*STATED EXERCISE 1:* In the inflation commentary, transcribe the part that opens with the words containing "After the Bubble" and closes with "of Labor Statistics.".
*STATED EXERCISE 2:* According to the inflation commentary, how much did the Dow drop?
++++ EXTRACTED TEXT ++++
A lot of red on the screen last Thursday.
The latest inflation readings were worse than expected. The Dow dropped 500 points.
Remember, we’re only in the very first stage of what we believe will be a multistage disaster, like a traffic pile-up on I-95 during a foggy morning rush hour.
After the Bubble Epoch, created by misters Greenspan, Bernanke, (Ms) Yellen, and Powell, came consumer price inflation. It is still with us. From Bloomberg: ‘US Core Inflation Seen Returning to 40-Year High as Rents Rise’:
‘CPI excluding food, energy probably rose 6.5% from year ago
‘Report expected to keep Fed on path to big November rate hike
‘A key US inflation measure due Thursday is set to return to a four-decade high, underscoring broad and elevated price pressures that are pushing the Federal Reserve toward yet another large interest-rate hike next month.’
And here’s CNBC with the latest on wholesale prices:
‘Wholesale prices rose more than expected in September despite Federal Reserve efforts to control inflation, according to a report Wednesday from the Bureau of Labor Statistics.
++++ MATERIAL ++++
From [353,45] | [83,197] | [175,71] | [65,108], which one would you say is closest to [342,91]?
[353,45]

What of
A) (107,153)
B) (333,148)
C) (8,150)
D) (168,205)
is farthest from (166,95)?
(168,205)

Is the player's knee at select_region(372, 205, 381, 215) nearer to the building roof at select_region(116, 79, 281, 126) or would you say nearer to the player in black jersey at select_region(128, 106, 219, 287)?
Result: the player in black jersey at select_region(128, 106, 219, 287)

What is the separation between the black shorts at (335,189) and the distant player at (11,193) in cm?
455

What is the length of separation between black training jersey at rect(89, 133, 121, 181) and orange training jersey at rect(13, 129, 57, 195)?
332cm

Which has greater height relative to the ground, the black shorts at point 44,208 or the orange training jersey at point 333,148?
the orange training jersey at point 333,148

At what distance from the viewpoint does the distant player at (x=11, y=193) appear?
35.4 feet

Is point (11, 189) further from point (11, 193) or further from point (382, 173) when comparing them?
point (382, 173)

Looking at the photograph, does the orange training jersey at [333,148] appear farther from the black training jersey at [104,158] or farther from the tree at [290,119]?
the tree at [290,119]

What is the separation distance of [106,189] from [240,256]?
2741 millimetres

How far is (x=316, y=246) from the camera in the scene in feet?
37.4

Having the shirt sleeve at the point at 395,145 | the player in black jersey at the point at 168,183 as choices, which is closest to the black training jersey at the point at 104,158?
++++
*FINAL RESULT 1:*
After the Bubble Epoch, created by misters Greenspan, Bernanke, (Ms) Yellen, and Powell, came consumer price inflation. It is still with us. From Bloomberg: ‘US Core Inflation Seen Returning to 40-Year High as Rents Rise’:
‘CPI excluding food, energy probably rose 6.5% from year ago
‘Report expected to keep Fed on path to big November rate hike
‘A key US inflation measure due Thursday is set to return to a four-decade high, underscoring broad and elevated price pressures that are pushing the Federal Reserve toward yet another large interest-rate hike next month.’
And here’s CNBC with the latest on wholesale prices:
‘Wholesale prices rose more than expected in September despite Federal Reserve efforts to control inflation, according to a report Wednesday from the Bureau of Labor Statistics.

*FINAL RESULT 2:* 500 points.